ANGEL DOMINGUEZ
Don’t tell my mother if they kill me #5
Tell my mom I finally made peace
with every demon inside of me
we threw a party, danced forever
weathered the pale onslaught
together we survived the blizzard
Tell my mom I became another animal,
scraggly coyote fighting against winter
tell her I’m the one they call summer
tell her I’m the one they call wind
tell her I’m the holes of light in sky
Tell my mom I never caught an exit wound
taught myself to absorb the violence around me
learned to crumple my corpse into a collapsed flower
Don’t tell my mother if they kill me #6
Tell my mother to raise her other
children, may they forget my name
remember to destroy every wall or border
Tell my family I finally went crazy
left laziness behind and quit drinking
let them think I’ve become a season
Tell my mother not to worry so much.
Let her think I’ve done good for once
say I formed a small town of language
now I live there, life like poetry, always
Tell my family I finally had it with the white world
I went to evaporate every pale tear and fragile centrist
wanted to erase whatever whiteness was left
wanted this planet to be Black, Brown, and green again;
we’ll be the ones to write a new blues for the sky to sing
This time there’ll be gold clouds; ancestors & stars, forever
Don’t tell my mother if they kill me #7
Tell my mother I raised a revolution instead of a kid
let her know I nurtured the sound of what came next
tell her of the trees we planted to organize under
let her know I knotted the throat of old whiteness
tell her of the rivers we rerouted to origin
let her know I more than just wrote, I lived.

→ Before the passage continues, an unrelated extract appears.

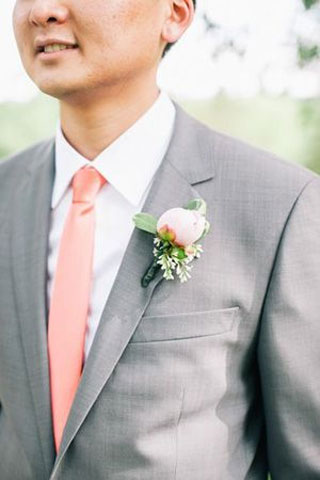 grey and coral groom | coral peach and grey wedding palette | fabmood.com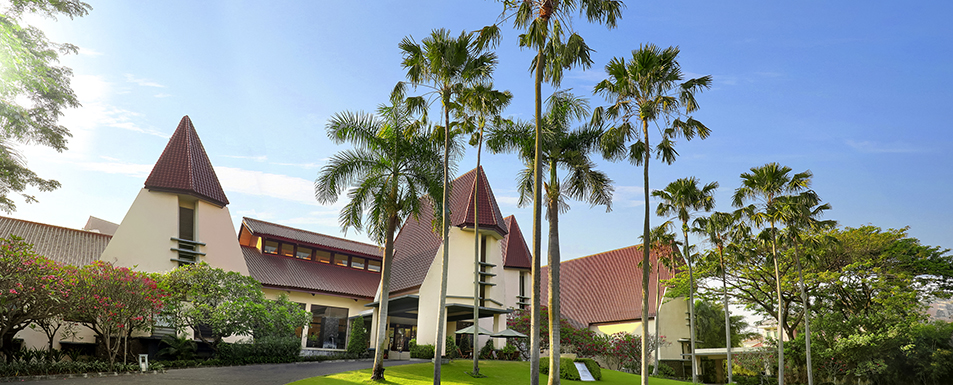 Hotel Surabaya  Novotel Surabaya Hotel & Suites. Skodsborg Kurhotel And Spa. Hotel Potrero De Los Funes. Abenteuerhotel Astoria. The Royal Sea Aquarium Resort. Radisson Blu Plaza Hotel. Das Posthotel Apart And Tirol. Cosmopolitan Hotel. Hotel Capital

Tell my mother I picked up where she left off raising
the sun as my own, I let it go and hold shadow vigil
lighting wicks as replicas; miniaturizing our orbit
Orchard song For CA Conrad
Sometimes,
Growing crystals below
The apple trees
Sometimes crystals
Grow apples
and trees
Despite the was
Now is always
After arriving
You stay the same
You remain dreaming.
Angel Dominguez is a Latinx poet and performance artist of Yucatec Mayan descent; the author of Desgraciado (Econo Textual Objects, 2017), and Black Lavender Milk (Timeless Infinite Light, 2015). His work can be found in Berkeley Poetry Review, Brooklyn Magazine, FENCE, NY Tyrant, Queen Mobs Teahouse, and elsewhere. Follow him on Twitter @dandelionglitch or irl in the redwoods, or ocean.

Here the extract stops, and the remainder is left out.